<<<<
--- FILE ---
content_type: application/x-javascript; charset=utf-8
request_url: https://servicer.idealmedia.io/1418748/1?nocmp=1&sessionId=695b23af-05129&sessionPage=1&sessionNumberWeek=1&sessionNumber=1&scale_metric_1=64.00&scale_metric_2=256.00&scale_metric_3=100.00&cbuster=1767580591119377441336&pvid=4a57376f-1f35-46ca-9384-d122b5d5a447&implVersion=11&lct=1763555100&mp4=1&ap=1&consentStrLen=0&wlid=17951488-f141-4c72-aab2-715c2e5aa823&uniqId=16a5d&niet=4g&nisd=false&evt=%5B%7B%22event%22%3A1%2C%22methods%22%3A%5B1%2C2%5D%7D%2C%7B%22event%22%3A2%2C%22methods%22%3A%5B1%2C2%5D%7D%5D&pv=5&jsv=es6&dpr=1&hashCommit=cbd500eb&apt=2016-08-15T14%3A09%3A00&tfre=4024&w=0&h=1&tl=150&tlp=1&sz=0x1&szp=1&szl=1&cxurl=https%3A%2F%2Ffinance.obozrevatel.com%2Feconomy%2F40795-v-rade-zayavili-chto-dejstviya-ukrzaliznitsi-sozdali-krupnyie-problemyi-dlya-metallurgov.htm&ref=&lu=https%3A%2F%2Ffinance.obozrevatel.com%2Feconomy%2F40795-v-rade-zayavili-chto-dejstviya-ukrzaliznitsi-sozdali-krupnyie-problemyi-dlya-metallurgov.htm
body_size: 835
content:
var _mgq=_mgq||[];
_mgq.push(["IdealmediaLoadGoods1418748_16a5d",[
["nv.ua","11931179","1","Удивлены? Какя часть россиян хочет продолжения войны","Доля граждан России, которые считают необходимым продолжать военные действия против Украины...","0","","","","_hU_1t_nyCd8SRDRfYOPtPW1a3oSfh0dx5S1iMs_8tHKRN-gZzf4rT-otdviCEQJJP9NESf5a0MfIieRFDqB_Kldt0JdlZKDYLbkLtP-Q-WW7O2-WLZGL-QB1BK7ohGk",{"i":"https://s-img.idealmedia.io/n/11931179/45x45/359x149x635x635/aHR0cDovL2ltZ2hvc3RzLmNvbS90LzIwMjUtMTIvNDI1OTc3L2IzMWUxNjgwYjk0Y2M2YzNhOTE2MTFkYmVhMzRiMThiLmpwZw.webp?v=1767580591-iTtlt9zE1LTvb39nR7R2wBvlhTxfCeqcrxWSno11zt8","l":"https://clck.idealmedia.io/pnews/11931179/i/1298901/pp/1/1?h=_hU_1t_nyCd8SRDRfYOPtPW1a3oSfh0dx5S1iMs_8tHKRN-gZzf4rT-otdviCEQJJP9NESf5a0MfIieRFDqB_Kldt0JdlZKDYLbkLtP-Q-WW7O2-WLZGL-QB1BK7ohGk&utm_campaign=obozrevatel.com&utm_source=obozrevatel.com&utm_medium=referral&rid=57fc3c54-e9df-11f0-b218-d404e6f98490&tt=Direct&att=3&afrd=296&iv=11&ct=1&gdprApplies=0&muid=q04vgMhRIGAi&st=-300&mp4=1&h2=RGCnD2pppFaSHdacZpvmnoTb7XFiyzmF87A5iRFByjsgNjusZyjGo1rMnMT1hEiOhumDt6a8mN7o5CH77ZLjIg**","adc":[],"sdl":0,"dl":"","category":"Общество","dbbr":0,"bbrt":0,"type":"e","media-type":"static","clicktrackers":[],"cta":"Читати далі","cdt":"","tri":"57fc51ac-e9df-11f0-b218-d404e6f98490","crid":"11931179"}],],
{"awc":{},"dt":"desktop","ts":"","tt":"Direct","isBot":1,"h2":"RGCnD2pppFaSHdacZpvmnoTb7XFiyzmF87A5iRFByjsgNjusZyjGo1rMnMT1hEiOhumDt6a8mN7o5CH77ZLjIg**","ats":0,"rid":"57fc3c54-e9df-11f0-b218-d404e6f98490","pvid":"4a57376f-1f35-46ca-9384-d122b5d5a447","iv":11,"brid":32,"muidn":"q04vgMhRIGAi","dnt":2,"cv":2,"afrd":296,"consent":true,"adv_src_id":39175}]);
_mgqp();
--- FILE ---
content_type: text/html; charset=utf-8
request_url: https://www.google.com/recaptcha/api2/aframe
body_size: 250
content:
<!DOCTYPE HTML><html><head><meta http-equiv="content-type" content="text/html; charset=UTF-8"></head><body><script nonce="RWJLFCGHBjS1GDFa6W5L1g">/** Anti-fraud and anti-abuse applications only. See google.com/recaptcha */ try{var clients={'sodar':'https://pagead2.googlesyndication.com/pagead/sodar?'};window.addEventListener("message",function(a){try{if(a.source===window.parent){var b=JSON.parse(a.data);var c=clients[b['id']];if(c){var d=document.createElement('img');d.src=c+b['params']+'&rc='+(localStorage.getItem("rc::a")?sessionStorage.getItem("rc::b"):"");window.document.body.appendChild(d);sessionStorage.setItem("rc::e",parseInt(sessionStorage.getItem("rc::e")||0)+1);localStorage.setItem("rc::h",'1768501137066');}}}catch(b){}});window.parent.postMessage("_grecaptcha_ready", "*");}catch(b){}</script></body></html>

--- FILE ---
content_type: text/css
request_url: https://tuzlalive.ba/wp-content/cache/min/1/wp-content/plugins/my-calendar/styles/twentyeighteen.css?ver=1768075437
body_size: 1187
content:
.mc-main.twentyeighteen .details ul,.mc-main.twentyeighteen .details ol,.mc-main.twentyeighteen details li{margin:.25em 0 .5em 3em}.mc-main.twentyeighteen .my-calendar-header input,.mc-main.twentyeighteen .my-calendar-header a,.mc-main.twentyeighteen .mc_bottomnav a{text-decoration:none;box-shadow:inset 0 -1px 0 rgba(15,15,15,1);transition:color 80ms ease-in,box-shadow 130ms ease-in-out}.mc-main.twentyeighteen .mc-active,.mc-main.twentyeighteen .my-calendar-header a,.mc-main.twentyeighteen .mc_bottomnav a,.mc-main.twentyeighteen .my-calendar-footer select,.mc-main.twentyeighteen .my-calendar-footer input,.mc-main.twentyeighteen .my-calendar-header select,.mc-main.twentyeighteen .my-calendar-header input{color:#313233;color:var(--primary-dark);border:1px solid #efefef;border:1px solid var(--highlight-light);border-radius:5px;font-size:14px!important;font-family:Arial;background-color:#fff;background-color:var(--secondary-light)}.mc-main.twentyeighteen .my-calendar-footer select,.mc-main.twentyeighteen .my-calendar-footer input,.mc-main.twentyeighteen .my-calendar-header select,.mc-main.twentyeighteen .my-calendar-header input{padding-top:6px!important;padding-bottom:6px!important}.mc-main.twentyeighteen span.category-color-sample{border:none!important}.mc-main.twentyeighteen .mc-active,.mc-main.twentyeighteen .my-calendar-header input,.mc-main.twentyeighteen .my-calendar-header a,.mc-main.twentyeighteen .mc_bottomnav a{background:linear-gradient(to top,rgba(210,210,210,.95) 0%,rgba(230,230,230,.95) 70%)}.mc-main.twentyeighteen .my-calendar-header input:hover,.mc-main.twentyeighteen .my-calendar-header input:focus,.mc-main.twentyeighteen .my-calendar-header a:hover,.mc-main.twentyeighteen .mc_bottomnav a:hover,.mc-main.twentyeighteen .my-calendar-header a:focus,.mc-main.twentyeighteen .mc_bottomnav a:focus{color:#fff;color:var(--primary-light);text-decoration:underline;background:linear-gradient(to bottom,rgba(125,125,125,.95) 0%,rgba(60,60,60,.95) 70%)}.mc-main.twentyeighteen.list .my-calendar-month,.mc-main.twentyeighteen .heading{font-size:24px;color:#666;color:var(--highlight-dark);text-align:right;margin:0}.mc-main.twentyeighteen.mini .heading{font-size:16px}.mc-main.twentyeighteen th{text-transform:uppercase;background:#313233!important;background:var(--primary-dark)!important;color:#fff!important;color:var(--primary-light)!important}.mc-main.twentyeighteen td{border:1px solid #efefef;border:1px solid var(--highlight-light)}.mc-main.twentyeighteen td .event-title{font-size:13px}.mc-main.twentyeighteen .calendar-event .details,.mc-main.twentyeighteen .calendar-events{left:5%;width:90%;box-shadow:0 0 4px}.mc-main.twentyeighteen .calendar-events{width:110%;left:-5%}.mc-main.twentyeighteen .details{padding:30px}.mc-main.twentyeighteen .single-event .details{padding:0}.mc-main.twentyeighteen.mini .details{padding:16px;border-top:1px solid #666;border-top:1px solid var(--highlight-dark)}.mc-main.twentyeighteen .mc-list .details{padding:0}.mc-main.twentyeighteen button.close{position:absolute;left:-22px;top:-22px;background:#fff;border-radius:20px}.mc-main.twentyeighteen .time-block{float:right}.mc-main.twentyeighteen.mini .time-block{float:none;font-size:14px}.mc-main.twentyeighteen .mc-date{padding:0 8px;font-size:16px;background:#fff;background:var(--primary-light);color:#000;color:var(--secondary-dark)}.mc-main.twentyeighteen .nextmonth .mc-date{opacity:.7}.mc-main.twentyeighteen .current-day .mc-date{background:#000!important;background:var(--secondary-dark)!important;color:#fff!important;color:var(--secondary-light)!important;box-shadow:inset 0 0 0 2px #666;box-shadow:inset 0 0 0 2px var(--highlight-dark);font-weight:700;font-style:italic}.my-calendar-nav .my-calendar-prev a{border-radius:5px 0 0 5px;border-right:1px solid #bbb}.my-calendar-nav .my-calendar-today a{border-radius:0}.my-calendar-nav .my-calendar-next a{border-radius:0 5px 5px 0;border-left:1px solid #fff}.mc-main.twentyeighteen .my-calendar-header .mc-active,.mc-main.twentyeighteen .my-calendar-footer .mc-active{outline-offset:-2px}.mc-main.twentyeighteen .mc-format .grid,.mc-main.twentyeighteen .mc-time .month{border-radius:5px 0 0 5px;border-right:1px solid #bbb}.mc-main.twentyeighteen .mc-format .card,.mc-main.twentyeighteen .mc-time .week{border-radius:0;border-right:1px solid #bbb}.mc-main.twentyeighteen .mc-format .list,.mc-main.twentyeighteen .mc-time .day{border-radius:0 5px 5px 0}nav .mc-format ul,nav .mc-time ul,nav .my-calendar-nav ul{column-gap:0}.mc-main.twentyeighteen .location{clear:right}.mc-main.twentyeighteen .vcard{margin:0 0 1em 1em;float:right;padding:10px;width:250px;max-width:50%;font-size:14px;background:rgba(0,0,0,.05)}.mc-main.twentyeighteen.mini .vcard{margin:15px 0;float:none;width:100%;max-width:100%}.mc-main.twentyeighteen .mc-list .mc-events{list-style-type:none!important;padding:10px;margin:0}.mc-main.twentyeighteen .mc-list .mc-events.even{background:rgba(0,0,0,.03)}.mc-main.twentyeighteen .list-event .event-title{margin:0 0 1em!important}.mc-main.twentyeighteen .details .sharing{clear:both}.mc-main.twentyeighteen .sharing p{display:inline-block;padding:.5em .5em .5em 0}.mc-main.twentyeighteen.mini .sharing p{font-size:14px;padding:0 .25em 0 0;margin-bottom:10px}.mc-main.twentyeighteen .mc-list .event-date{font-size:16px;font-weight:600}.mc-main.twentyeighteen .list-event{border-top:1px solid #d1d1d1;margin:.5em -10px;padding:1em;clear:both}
>>>>
TASK TO CARRY OUT - Reproduce, word for word and in full, only the lines above that start at the line with "var _mgq=_mgq||[];" and run through the line with "Какя часть россиян", both ends included.

ANSWER SPACE -
var _mgq=_mgq||[];
_mgq.push(["IdealmediaLoadGoods1418748_16a5d",[
["nv.ua","11931179","1","Удивлены? Какя часть россиян хочет продолжения войны","Доля граждан России, которые считают необходимым продолжать военные действия против Украины...","0","","","","_hU_1t_nyCd8SRDRfYOPtPW1a3oSfh0dx5S1iMs_8tHKRN-gZzf4rT-otdviCEQJJP9NESf5a0MfIieRFDqB_Kldt0JdlZKDYLbkLtP-Q-WW7O2-WLZGL-QB1BK7ohGk",{"i":"https://s-img.idealmedia.io/n/11931179/45x45/359x149x635x635/aHR0cDovL2ltZ2hvc3RzLmNvbS90LzIwMjUtMTIvNDI1OTc3L2IzMWUxNjgwYjk0Y2M2YzNhOTE2MTFkYmVhMzRiMThiLmpwZw.webp?v=1767580591-iTtlt9zE1LTvb39nR7R2wBvlhTxfCeqcrxWSno11zt8","l":"https://clck.idealmedia.io/pnews/11931179/i/1298901/pp/1/1?h=_hU_1t_nyCd8SRDRfYOPtPW1a3oSfh0dx5S1iMs_8tHKRN-gZzf4rT-otdviCEQJJP9NESf5a0MfIieRFDqB_Kldt0JdlZKDYLbkLtP-Q-WW7O2-WLZGL-QB1BK7ohGk&utm_campaign=obozrevatel.com&utm_source=obozrevatel.com&utm_medium=referral&rid=57fc3c54-e9df-11f0-b218-d404e6f98490&tt=Direct&att=3&afrd=296&iv=11&ct=1&gdprApplies=0&muid=q04vgMhRIGAi&st=-300&mp4=1&h2=RGCnD2pppFaSHdacZpvmnoTb7XFiyzmF87A5iRFByjsgNjusZyjGo1rMnMT1hEiOhumDt6a8mN7o5CH77ZLjIg**","adc":[],"sdl":0,"dl":"","category":"Общество","dbbr":0,"bbrt":0,"type":"e","media-type":"static","clicktrackers":[],"cta":"Читати далі","cdt":"","tri":"57fc51ac-e9df-11f0-b218-d404e6f98490","crid":"11931179"}],],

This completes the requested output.